A faux chocolate product that contains some but not all the components necessary to be considered true chocolate. Mockolate is most often missing cocoa butter, which creates a frustrating illusion of chocolate but little of the taste or mouthfeel.
Monday, February 15, 2010
The packaging belies its special place: it’s not that crazy dreadlocked, barefoot and patchouli drenched candy bar. Nope, it looks like a little plastic wrapped, sugar sweetened tropical paradise. It bears all the signs of Hawaiian hospitality, including the name Mahalo, which means thanks and praise, while the hibiscus flowers which are abundant on the islands. The description on their website for the bar is:
Oh, chocolatey coating. Hmm, that doesn’t sound quite as paradise-like. I actually knew that going in with these bars. I’ve looked at them before at the store and online and just wondered what they were thinking. Dark chocolate is vegan, in fact, it’s pretty easy to find. So why go with this rice milk mixed with cocoa and palm oil. How on earth is palm oil better or more vegan than cocoa butter. (Well managed cacao plantations are more diverse than palm plantations because cacao needs shade, so there are other canopy trees - less monoculture.)

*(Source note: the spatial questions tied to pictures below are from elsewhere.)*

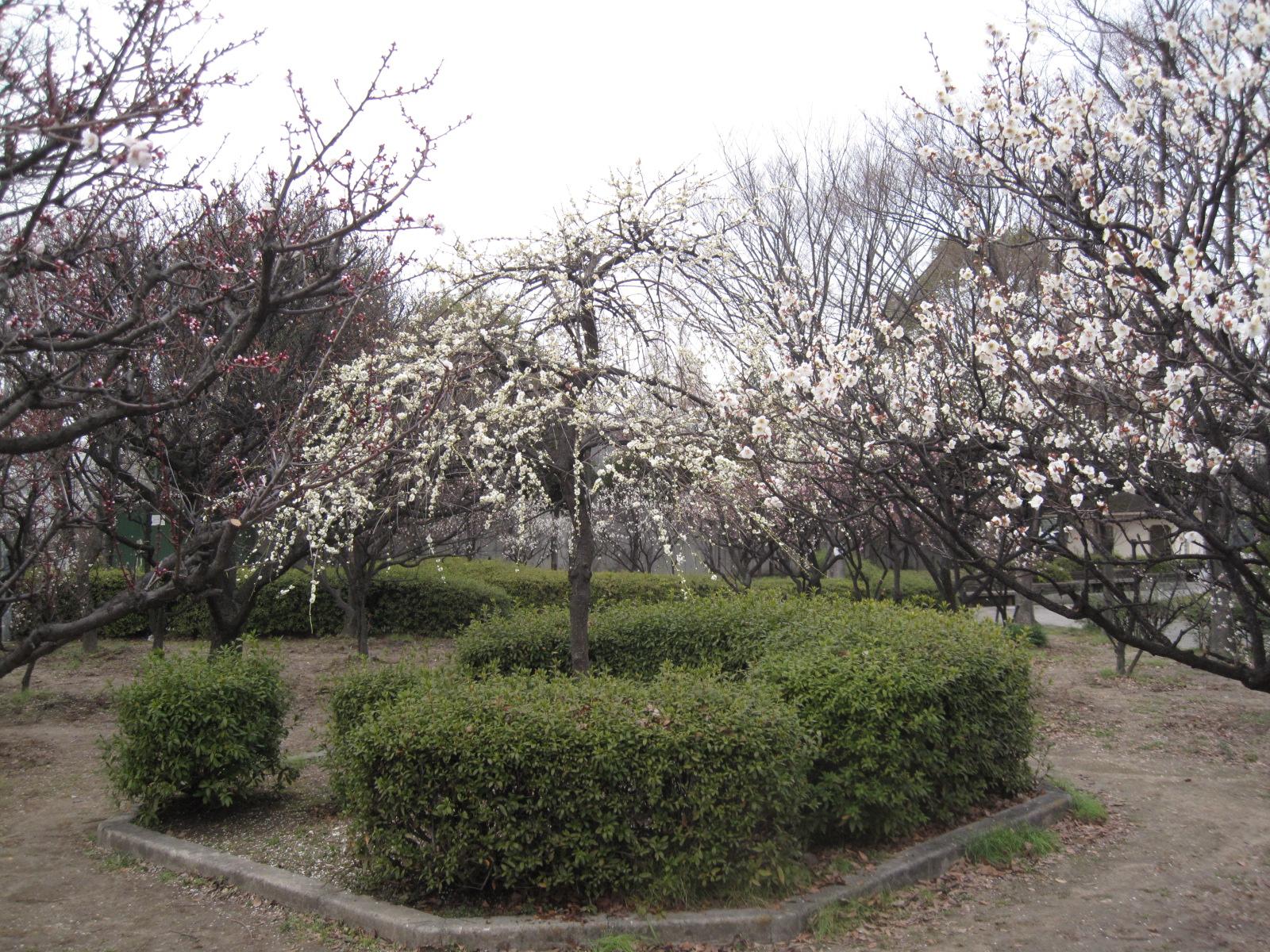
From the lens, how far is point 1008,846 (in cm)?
564

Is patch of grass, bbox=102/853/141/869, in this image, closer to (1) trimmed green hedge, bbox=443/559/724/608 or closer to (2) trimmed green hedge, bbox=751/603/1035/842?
(2) trimmed green hedge, bbox=751/603/1035/842

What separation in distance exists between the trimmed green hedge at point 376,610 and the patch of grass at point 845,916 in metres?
10.4

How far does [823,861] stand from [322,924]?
8.19 feet

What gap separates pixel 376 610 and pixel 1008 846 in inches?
451

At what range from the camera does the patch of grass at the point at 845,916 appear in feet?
14.8

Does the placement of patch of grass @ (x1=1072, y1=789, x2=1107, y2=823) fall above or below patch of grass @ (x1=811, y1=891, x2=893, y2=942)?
above

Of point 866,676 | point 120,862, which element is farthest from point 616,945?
point 120,862

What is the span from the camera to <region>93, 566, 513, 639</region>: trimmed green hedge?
49.4ft

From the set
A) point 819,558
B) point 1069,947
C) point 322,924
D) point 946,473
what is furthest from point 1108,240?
point 819,558

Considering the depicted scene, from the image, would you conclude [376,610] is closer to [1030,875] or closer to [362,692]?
[362,692]

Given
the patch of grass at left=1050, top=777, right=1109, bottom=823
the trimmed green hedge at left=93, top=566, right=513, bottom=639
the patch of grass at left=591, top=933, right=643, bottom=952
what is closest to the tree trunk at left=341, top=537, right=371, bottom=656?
the trimmed green hedge at left=93, top=566, right=513, bottom=639

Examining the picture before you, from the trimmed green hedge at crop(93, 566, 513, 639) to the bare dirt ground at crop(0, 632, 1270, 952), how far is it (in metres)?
5.29

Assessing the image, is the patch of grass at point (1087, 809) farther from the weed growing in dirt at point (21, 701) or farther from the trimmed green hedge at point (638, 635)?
the weed growing in dirt at point (21, 701)

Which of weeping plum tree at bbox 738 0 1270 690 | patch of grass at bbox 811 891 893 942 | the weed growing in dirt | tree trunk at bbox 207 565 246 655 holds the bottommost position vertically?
patch of grass at bbox 811 891 893 942
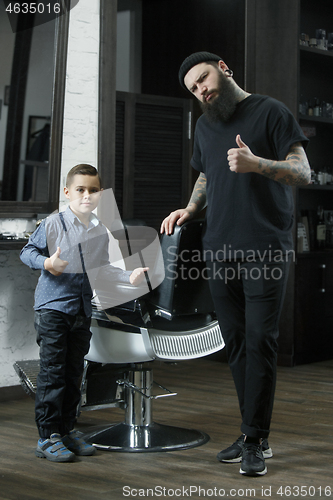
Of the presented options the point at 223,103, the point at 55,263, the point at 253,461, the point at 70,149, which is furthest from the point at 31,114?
the point at 253,461

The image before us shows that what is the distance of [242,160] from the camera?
1.98 m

The bar looks pretty good. The mockolate coating has a few bloomed spots, but I don’t hold that against them, the texture seemed just fine. (I know that coconut can be very difficult because it’s also fatty.)
The bar smells like coconut and hot chocolate. The bite is soft and chewy. The coconut center is moist and the coconut bits are big and sticky. The almonds are nice, but I could have used one or two more at this price. They added a nice crunch though. The mockolate coating was barely noticeable but had a strange “not quite milk” flavor to it that I can only say is like cereal.

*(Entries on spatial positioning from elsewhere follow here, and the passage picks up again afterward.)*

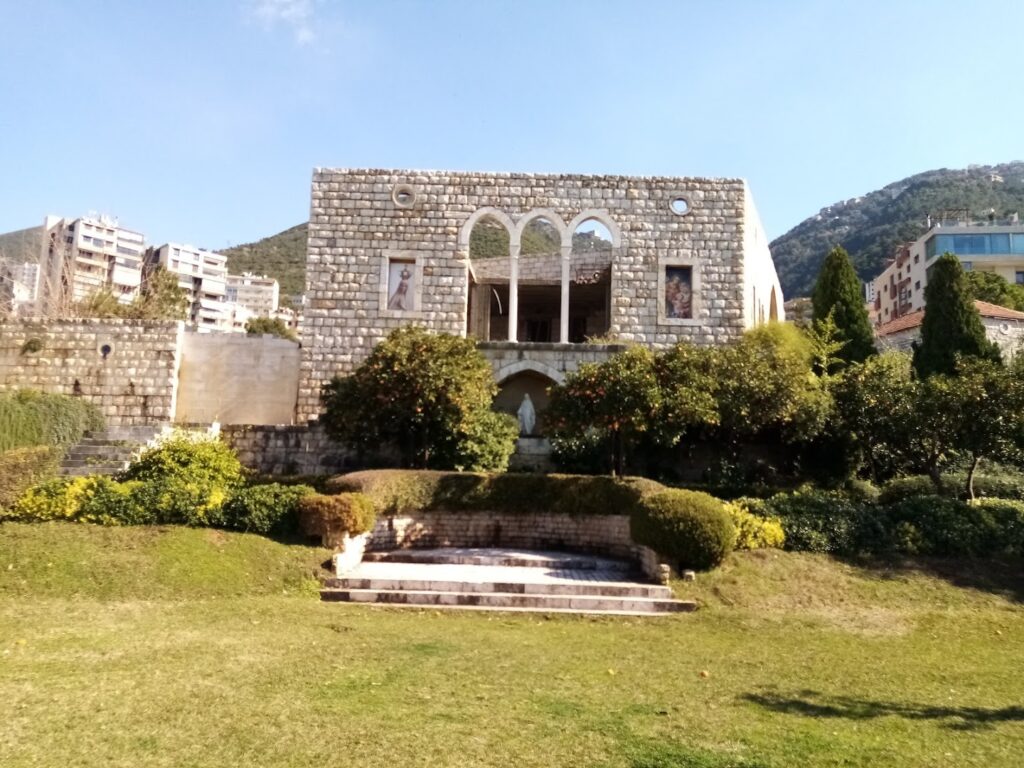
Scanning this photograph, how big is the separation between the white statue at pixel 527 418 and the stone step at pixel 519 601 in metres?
8.11

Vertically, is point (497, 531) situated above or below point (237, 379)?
below

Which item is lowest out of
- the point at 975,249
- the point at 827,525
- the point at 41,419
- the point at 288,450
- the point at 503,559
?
the point at 503,559

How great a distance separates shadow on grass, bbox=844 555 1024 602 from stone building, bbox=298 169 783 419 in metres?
9.19

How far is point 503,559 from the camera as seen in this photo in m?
12.8

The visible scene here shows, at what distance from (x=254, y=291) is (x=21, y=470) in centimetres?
8088

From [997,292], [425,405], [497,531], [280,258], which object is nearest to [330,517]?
[497,531]

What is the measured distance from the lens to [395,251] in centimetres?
2033

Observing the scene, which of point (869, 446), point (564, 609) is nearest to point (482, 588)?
point (564, 609)

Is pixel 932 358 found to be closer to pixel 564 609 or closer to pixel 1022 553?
pixel 1022 553

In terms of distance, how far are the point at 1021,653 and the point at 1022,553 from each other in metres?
4.37

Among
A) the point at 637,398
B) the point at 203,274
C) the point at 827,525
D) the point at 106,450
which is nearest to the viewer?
the point at 827,525

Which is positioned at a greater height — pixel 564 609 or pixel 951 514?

Go Max Go Foods makes a series of candy bars, a vegan version of several classics. This one is by far the best, mostly because it’s all about the chewy and sweet coconut and the chocolate is not the focus. With real chocolate this would probably be a much healthier and tastier bar but since there are few vegan coconut bar options, this is an excellent choice except for the price.

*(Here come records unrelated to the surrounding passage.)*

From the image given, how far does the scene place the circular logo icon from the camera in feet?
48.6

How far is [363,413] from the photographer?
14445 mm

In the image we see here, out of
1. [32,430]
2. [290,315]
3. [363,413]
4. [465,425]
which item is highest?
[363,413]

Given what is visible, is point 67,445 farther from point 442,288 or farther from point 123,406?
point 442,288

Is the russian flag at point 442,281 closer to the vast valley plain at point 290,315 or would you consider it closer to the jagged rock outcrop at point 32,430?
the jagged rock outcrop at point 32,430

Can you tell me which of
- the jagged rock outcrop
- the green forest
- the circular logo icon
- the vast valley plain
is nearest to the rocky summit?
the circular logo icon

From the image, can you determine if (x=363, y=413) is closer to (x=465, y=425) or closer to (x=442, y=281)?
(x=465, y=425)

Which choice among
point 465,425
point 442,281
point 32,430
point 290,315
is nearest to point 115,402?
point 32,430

If you want vegan, try the Sunspire Coconut Premium Dark Chocolate - it’s cheaper, real and actually tastes better. (Review here, scroll past the foul milk version.)
Go Max Go is not organic, not fair trade, not Kosher and is made in a facility with dairy, eggs, wheat, peanuts and other tree nuts.
(For anyone interested in the candy maker’s reaction to this post, check this out.)
Friday, October 30, 2009
I was happy to see that Brach’s was expanding its Halloween offerings beyond candy corn. I love peanut butter and chocolate and though nothing really compares to the Reese’s products, a little foil wrapped sphere sounded good.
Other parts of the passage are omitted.